* EXERCISE INSTRUCTIONS
Reproduce, word for word, everything in the winter storm report below from "Some other roads" down to "air and water.".

* EXERCISE TEXT

++++++++

The heavy weather threatened to hold down voter turnout in a special election to choose the likely replacement for former representative Jesse Jackson Jr. The city deployed extra resources to keep polls accessible. Its full fleet of 284 snowplows was out clearing pavement.

The wintry mix also blew through Iowa, which had been expected to escape any serious snowfall. Parts of the state received as much as a foot.

Fueled by a strong low pressure system, the crescent-shaped storm began Sunday in Texas, then headed north. It was expected to drop up to 6 inches of snow on Chicago before crawling east across Michigan toward northern New England.

Schools and major highways in the Texas Panhandle remained closed for a second day Tuesday. Interstate 27 reopened between Amarillo and Lubbock, about 120 miles to the south, but the Texas National Guard was still working to clear much of Interstate 40 from the Oklahoma border to the New Mexico state line.

Some other roads reopened as sunny conditions began to thaw ice and snow-packed surfaces.

Just a day earlier, whiteout conditions had made virtually all Panhandle roads impassable. A hurricane-force gust of 75 mph was recorded in Amarillo, which got 17 inches. The heaviest snowfall was in Follett, Texas, with 21 inches.

In Oklahoma, 600 snowplows and trucks worked to reopen roads.

Because this was the second storm in as many weeks, weary Midwesterners were annoyed that a huge blizzard could so closely follow another major storm.

Climate scientists can't say that man-made global warming is the cause of individual extreme weather events, but they say climate change in general makes such storms more likely because of what it does to the thermodynamics of the air and water.

Warmer air in general holds more moisture, and when temperatures dance around the freezing mark -- cold enough to fall as snow, but warm enough to hold lots of moisture -- the storms dump more snow, especially if part of the system has been over unusually warm ocean water.

Since 1960, much of the United States has had twice as many extreme snowstorms as it had in the 60 years before, according to a new study by top scientists that will soon appear in the Bulletin of the American Meteorological Society. But global warming is also shortening the snow season, dramatically reducing spring snow in the Northern Hemisphere, the Global Snow Lab at Rutgers University found.

"These storms didn't just occur in a vacuum. They are fueled by record amounts of moisture in the atmosphere," Pennsylvania State University climate scientist Michael Mann said Tuesday in an email.

Mann said the unusual warmth and moisture combine with cold air dipping down from the Arctic to produce heavy snow. He said some computer weather models predict the Midwestern storm may break a record for low-pressure, which is how meteorologists measure the strength of a storm.

++++++++

* THE DATA

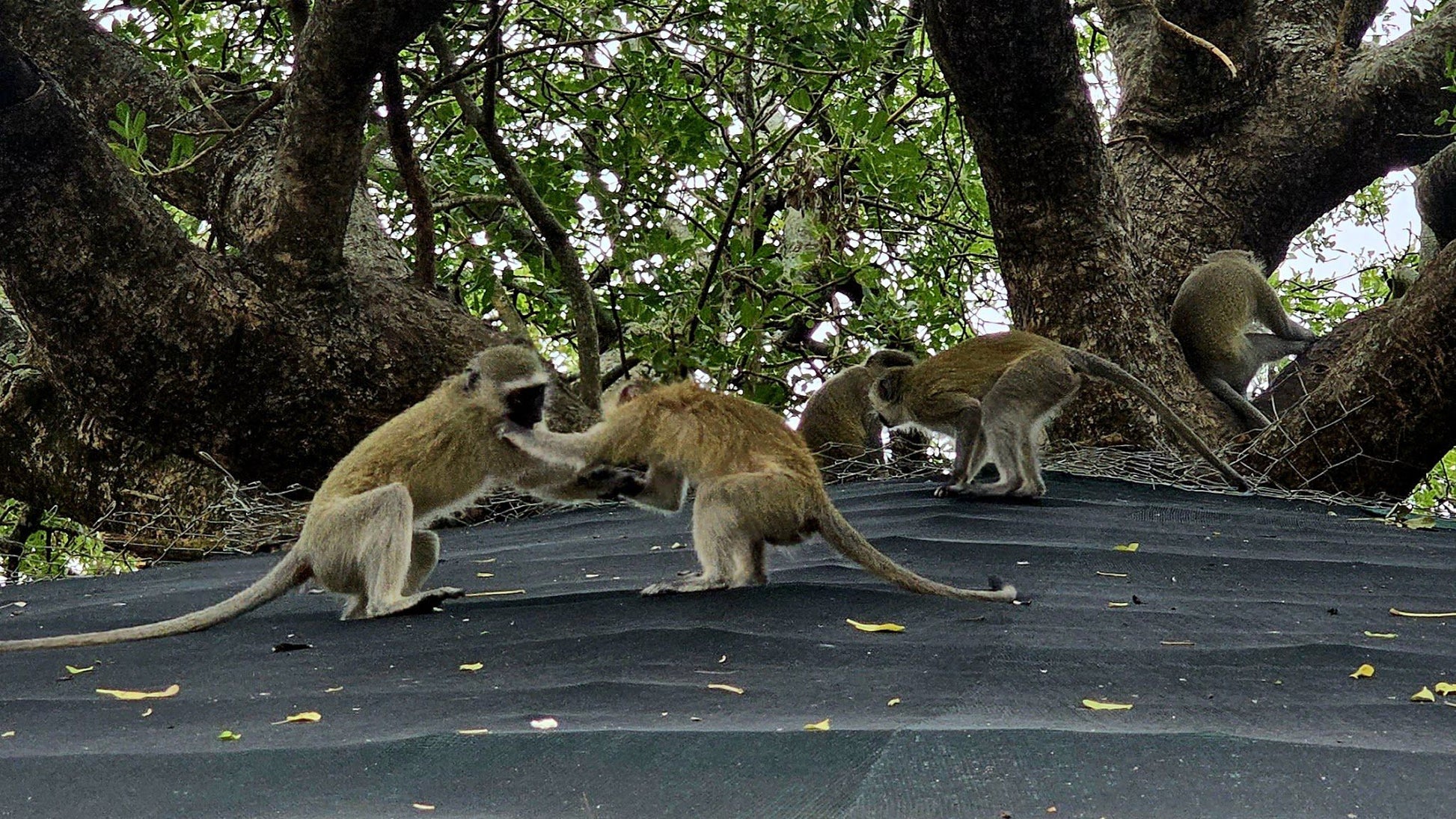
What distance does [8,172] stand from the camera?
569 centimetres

++++++++

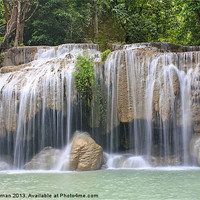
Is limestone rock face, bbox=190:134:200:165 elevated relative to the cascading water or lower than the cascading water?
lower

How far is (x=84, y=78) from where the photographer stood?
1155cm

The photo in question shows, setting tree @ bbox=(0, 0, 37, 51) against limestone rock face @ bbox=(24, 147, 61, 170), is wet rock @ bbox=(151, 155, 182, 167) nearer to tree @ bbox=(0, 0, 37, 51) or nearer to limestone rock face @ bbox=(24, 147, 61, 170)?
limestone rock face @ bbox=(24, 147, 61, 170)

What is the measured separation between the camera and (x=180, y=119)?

++++++++

* RESULT FOR THIS EXERCISE
Some other roads reopened as sunny conditions began to thaw ice and snow-packed surfaces.

Just a day earlier, whiteout conditions had made virtually all Panhandle roads impassable. A hurricane-force gust of 75 mph was recorded in Amarillo, which got 17 inches. The heaviest snowfall was in Follett, Texas, with 21 inches.

In Oklahoma, 600 snowplows and trucks worked to reopen roads.

Because this was the second storm in as many weeks, weary Midwesterners were annoyed that a huge blizzard could so closely follow another major storm.

Climate scientists can't say that man-made global warming is the cause of individual extreme weather events, but they say climate change in general makes such storms more likely because of what it does to the thermodynamics of the air and water.